_Items:_
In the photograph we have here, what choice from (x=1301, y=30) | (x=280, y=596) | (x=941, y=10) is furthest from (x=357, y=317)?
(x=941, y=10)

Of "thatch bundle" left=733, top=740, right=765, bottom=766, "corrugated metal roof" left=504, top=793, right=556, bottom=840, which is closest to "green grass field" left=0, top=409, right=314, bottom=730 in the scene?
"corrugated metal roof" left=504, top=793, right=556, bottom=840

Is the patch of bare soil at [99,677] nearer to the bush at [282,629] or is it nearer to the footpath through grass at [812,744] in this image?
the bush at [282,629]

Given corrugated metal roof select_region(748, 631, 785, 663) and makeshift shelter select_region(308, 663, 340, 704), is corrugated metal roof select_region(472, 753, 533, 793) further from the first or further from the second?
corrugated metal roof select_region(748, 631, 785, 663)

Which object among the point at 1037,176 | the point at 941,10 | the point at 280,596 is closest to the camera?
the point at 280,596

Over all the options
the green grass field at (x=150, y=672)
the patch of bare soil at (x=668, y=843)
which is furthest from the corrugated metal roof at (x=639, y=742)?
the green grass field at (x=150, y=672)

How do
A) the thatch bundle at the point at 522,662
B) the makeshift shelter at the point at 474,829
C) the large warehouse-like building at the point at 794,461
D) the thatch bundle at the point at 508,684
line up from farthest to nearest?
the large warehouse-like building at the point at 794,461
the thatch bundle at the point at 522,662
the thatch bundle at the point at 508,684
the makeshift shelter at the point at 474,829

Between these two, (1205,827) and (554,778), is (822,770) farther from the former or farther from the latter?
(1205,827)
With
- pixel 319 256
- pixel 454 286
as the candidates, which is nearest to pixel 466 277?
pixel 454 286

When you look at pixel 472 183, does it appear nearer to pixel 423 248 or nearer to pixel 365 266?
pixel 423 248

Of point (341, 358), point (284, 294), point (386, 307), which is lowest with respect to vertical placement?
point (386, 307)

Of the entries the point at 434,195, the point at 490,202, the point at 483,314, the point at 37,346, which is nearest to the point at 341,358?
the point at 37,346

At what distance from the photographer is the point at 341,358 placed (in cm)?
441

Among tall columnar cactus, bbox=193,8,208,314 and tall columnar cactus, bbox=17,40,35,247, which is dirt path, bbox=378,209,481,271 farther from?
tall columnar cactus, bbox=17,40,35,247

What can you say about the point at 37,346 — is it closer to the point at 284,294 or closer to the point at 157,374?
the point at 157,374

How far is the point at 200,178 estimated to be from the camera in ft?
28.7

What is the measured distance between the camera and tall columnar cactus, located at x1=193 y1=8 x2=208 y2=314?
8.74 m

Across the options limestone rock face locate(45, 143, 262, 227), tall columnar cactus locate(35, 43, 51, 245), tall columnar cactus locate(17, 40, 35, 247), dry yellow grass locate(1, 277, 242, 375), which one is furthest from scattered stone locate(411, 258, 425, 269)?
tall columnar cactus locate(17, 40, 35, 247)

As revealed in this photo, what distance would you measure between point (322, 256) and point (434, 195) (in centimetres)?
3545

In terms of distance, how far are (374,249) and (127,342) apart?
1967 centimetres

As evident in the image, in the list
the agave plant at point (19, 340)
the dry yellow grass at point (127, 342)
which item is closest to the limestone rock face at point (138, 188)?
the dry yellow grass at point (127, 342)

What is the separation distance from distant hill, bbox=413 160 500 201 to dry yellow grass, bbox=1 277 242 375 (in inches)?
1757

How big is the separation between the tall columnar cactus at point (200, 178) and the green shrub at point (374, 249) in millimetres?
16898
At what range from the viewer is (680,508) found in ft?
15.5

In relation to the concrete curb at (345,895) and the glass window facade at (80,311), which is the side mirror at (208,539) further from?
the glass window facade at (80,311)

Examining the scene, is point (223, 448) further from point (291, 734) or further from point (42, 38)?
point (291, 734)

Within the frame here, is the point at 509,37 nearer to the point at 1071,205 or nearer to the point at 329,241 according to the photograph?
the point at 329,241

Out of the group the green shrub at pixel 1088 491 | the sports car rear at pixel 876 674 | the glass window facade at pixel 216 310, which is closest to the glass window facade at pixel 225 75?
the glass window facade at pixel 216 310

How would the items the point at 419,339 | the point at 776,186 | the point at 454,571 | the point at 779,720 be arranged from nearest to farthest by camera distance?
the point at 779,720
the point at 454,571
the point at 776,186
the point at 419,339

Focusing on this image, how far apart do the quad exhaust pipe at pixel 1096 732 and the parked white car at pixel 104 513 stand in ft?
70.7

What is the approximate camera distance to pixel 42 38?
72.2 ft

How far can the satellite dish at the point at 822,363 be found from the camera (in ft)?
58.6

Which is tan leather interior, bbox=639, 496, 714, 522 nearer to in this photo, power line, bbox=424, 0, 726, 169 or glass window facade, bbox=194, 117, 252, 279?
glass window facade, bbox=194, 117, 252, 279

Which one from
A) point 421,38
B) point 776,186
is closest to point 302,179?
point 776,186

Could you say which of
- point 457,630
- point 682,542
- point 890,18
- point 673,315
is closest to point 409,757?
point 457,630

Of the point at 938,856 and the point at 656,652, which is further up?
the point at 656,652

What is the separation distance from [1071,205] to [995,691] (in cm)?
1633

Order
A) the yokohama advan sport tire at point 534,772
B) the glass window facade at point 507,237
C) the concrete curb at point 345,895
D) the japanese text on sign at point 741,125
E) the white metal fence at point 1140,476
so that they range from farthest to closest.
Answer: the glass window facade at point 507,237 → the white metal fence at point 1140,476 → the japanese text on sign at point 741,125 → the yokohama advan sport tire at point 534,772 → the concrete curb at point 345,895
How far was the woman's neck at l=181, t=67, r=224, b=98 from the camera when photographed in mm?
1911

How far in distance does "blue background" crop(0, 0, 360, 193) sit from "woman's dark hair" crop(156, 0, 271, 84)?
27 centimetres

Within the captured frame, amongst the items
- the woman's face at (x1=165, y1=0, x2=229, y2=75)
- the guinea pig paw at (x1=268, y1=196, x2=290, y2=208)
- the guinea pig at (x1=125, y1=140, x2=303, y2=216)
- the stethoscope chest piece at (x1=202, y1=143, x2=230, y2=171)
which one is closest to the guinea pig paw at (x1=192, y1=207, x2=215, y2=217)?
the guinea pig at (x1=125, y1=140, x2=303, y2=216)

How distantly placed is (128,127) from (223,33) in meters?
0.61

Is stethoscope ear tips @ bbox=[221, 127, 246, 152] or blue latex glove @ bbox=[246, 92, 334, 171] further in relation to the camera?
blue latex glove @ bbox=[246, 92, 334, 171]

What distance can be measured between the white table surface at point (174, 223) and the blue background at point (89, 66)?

_Exercise instructions:_
In the material above, rewrite the lines as a numbered list, starting at the line that contains "What can you" and ending at the line that contains "1967 centimetres", with both of those lines included. Leave out the blank lines and any lines outside that range.

_Correct response:_
1. What can you say about the point at 37,346 — is it closer to the point at 284,294 or closer to the point at 157,374?
2. the point at 157,374
3. How far is the point at 200,178 estimated to be from the camera in ft?
4. 28.7
5. What is the measured distance between the camera and tall columnar cactus, located at x1=193 y1=8 x2=208 y2=314?
6. 8.74 m
7. Across the options limestone rock face locate(45, 143, 262, 227), tall columnar cactus locate(35, 43, 51, 245), tall columnar cactus locate(17, 40, 35, 247), dry yellow grass locate(1, 277, 242, 375), which one is furthest from scattered stone locate(411, 258, 425, 269)?
8. tall columnar cactus locate(17, 40, 35, 247)
9. As revealed in this photo, what distance would you measure between point (322, 256) and point (434, 195) (in centimetres)?
10. 3545
11. In terms of distance, how far are (374,249) and (127,342) apart?
12. 1967 centimetres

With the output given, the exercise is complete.